ACTIVITY = Pick up at the line with "class: Mammalia". Write it out exactly, along with each later line through the end of the data, and nothing more.

Top of SUPPLIED MATERIAL

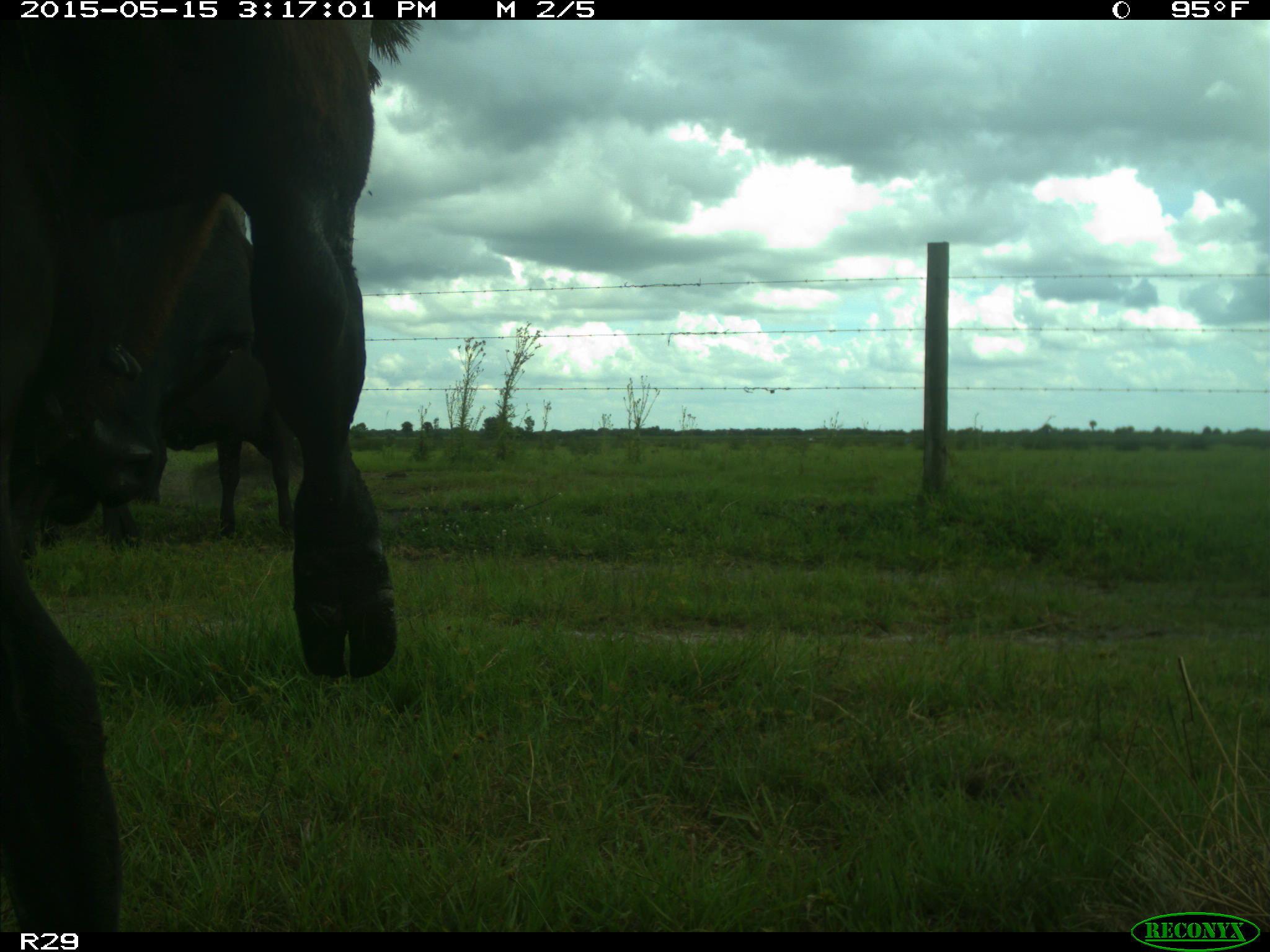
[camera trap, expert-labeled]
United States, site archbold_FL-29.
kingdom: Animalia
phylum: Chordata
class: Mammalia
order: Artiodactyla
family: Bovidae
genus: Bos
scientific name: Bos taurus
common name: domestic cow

Bottom of SUPPLIED MATERIAL

RESULT =
class: Mammalia
order: Artiodactyla
family: Bovidae
genus: Bos
scientific name: Bos taurus
common name: domestic cow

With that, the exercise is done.